PodWorld is OpenAI Gym environment for reinforcement learning experimentations. PodWorld is specifically designed to be partially observable and dynamic (hence abbreviation P.O.D.). We emphasize these two attributes to force agents learn spatial as well as temporal representations that must go beyond simple memorization. In addition, all entities in PodWorld must obey laws of physics allowing for long tail of emergent observations that may not appear in games designed with arbitrary hand crafted rules for human entertainment. PodWorld is designed to be highly customizable as well as hackable with fairly simple and minimal code base.

PodWorld is designed to be fast (>500 FPS on usual laptops) without needing GPU and run cross platform in headless mode or with render.

How to Install

We highly recommend Anaconda to manage your Python environment.

From Source

Installing from source is recommended (pypi package may not be latest).

git clone https://github.com/sytelus/podworld.git
cd podworld
pip install . -e

Package install

pip install podworld

How to Use

PodWord implements full OpenAI Gym interface so you can easily instantiate and use environment.
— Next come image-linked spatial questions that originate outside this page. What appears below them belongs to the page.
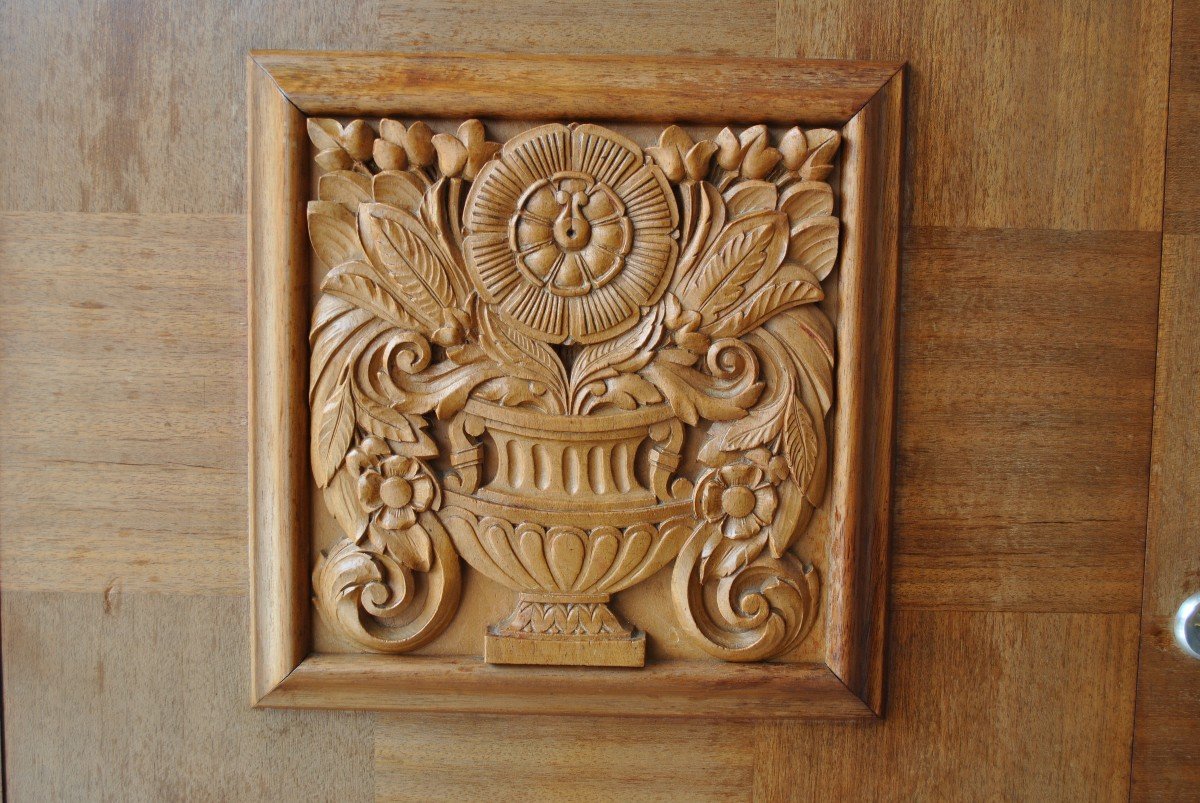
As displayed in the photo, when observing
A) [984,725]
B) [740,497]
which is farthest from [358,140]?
[984,725]

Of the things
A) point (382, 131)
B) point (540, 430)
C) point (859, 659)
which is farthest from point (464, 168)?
point (859, 659)

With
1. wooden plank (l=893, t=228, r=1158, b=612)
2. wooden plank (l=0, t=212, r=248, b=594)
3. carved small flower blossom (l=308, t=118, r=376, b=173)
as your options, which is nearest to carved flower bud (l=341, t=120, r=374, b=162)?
carved small flower blossom (l=308, t=118, r=376, b=173)

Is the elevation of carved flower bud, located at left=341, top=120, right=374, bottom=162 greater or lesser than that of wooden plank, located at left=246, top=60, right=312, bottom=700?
greater

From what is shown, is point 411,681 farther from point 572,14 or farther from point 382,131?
point 572,14

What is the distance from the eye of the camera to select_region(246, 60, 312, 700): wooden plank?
54 cm

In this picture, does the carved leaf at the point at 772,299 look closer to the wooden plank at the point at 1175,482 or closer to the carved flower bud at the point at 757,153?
the carved flower bud at the point at 757,153

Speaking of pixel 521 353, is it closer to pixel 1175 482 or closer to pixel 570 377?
pixel 570 377

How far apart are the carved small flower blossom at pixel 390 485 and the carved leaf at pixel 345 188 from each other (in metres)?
0.18

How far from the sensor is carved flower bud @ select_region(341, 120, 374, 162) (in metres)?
0.53

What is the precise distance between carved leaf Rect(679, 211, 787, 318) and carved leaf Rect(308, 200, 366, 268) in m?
0.25

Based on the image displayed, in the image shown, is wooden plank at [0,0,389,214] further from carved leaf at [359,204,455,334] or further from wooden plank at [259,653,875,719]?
wooden plank at [259,653,875,719]

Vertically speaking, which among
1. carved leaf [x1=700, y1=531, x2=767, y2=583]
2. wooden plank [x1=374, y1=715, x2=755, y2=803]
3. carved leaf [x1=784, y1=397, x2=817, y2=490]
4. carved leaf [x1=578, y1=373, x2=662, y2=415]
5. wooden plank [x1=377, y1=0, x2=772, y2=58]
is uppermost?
wooden plank [x1=377, y1=0, x2=772, y2=58]

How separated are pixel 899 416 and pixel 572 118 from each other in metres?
0.34

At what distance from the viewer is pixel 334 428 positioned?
545mm
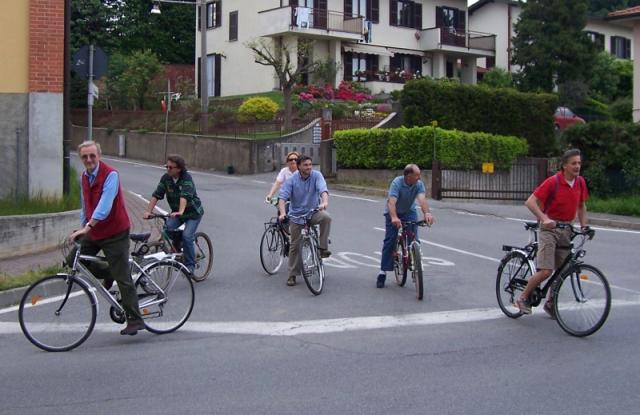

For example, below implements random agent:

from podworld.envs import PodWorldEnv

env = PodWorldEnv()
env.reset()
done = False
while not done:
    action = env.action_space.sample()
    obs, reward, done, info = env.step(action=action)
    # comment below to run in headless mode
    rendered = env.render(mode='human')

View source.

Observation, Action and Reward

All objects in PodWord obey laws of physics, have mass and can move due to application of force.

In the screenshot, the agent is colored in red. The agent perceives the world through its 64 pixel 360-degree camera generating 1x64 RGB image of its view. The camera can see only upto N units giving rise to inherent partial observability. The top strip in screen shot shows the agent view. The black color indicates empty space.

Agent can move in the world using its 16 actuators symmetrically placed around it. The action space simply specifies the 1-based index of actuator to activate. To activate no actuators set the action=0. When an actuator is activated, it generates a fixed thrust causing motion in opposite direction.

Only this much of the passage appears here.